#### To do
Copy the listing below word for word, starting with the line that contains "What is the distance" and going on through the end of the listing, including both of those ends.

#### Entries shown
════════════════════

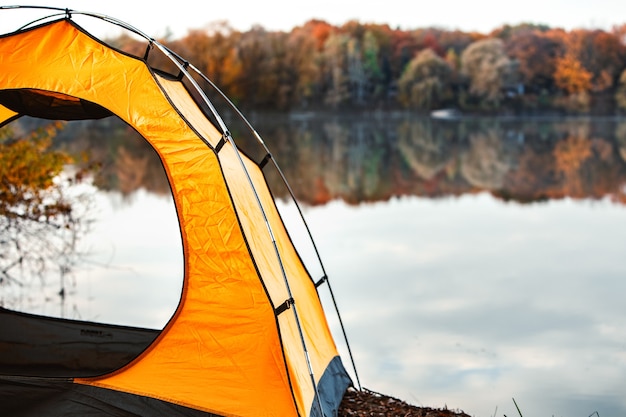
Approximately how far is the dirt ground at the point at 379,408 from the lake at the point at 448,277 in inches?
22.4

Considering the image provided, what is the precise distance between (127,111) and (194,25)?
5143cm

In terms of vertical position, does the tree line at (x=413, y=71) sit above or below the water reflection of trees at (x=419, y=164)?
above

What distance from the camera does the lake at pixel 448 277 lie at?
534 centimetres

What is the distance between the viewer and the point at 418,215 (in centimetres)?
1341

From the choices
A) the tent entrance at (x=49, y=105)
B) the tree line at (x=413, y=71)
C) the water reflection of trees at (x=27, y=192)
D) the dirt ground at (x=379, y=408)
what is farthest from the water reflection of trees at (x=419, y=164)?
the tree line at (x=413, y=71)

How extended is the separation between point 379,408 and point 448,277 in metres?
4.43

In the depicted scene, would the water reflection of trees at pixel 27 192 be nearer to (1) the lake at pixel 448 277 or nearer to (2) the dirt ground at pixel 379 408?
(1) the lake at pixel 448 277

════════════════════

#### Result for this exercise
What is the distance between the viewer and the point at 418,215 (in centimetres)?
1341

From the choices
A) the tent entrance at (x=49, y=105)
B) the tree line at (x=413, y=71)
C) the water reflection of trees at (x=27, y=192)
D) the dirt ground at (x=379, y=408)
what is farthest from the water reflection of trees at (x=419, y=164)?
the tree line at (x=413, y=71)

How extended is the separation between point 379,408 and point 448,277 in metres?
4.43

In the depicted scene, would the water reflection of trees at pixel 27 192 be nearer to (1) the lake at pixel 448 277 or nearer to (2) the dirt ground at pixel 379 408?
(1) the lake at pixel 448 277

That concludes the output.